I'd like to write myself a hello-world example, but I might just not know what I'm doing. My misunderstanding could also be gaps in my statistical knowledge.
With that preface, let me explain what I'm trying to explore.
I have some observed set of events for which I calculate some observable and make a binned histogram of that data. I hypothesize that there are two contributing physics processes, which I call signal and background. I generate some Monte Carlo samples for these processes and the theorized total number of events is close to, but not exactly what I observe.
I would like to:
Fit the data to this two process hypothesis
Get from the fit the optimal values for the number of events for each process
Get the uncertainties on these fitted values
If appropriate, calculate an upper limit on the number of signal events.

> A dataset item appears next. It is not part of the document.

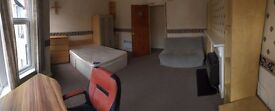 **First Floor 1 bed flat in Roath **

My starter code is below, where all I'm doing is an ML fit but I'm not sure where to go. I know it's not set up to do what I want, but I'm getting lost in the examples I find on RTD. I'm sure it's me, this is not a criticism of the documentation.
import pyhf
import numpy as np
import matplotlib.pyplot as plt
nbins = 15
# Generate a background and signal MC sample`
MC_signal_events = np.random.normal(5,1.0,200)
MC_background_events = 10*np.random.random(1000)

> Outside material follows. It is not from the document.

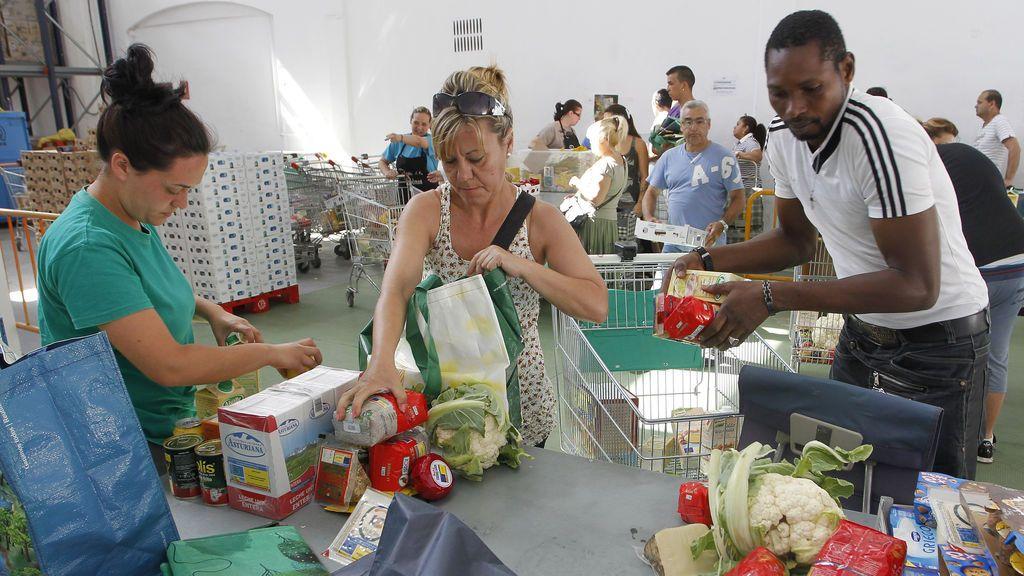 Casi un 28% de la población en España vive en riesgo de pobreza o exclusión social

signal_data = np.histogram(MC_signal_events,bins=nbins)[0]
bkg_data = np.histogram(MC_background_events,bins=nbins)[0]
# Generate an observed dataset with a slightly different
# number of events
signal_events = np.random.normal(5,1.0,180)

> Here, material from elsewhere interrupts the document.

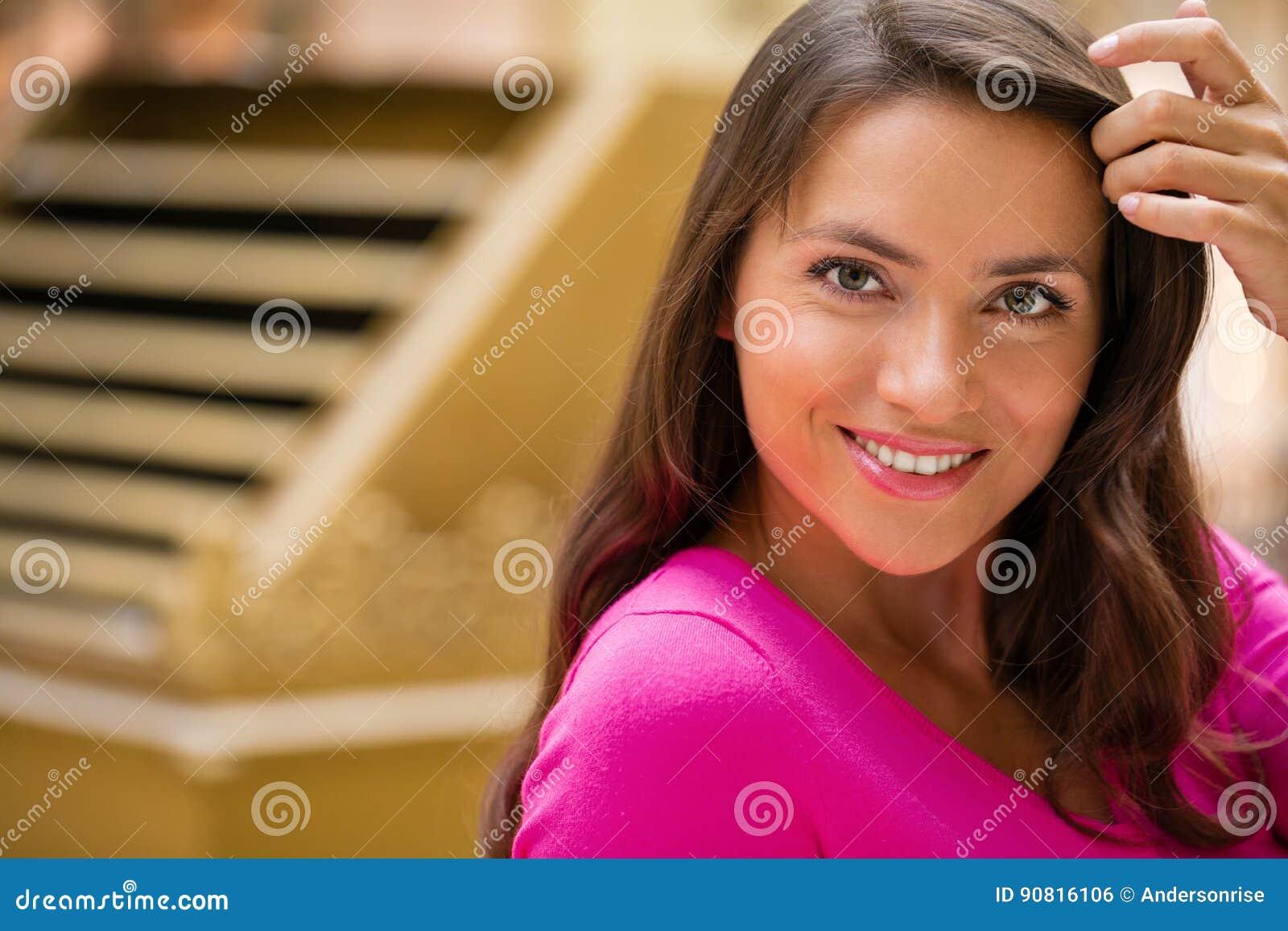 Ung brunettkvinna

background_events = 10*np.random.random(1050)
observed_events = np.array(signal_events.tolist() + background_events.tolist())
observed_sample = np.histogram(observed_events,bins=nbins)[0]
# Plot these samples, if you like
plt.figure(figsize=(12,4))
plt.subplot(1,3,1)
plt.hist(observed_events,bins=nbins,label='Observations')
plt.legend()
plt.subplot(1,3,2)
plt.hist(MC_signal_events,bins=nbins,label='MC signal')
plt.legend()
plt.subplot(1,3,3)
plt.hist(MC_background_events,bins=nbins,label='MC background')
plt.legend()
# Use a very naive estimate of the background
# uncertainties
bkg_uncerts = np.sqrt(bkg_data)
print("Defining the PDF.......")
pdf = pyhf.simplemodels.hepdata_like(signal_data=signal_data.tolist(), \
bkg_data=bkg_data.tolist(), \
bkg_uncerts=bkg_uncerts.tolist())
print("Fit.......")
data = pyhf.tensorlib.astensor(observed_sample.tolist() + pdf.config.auxdata)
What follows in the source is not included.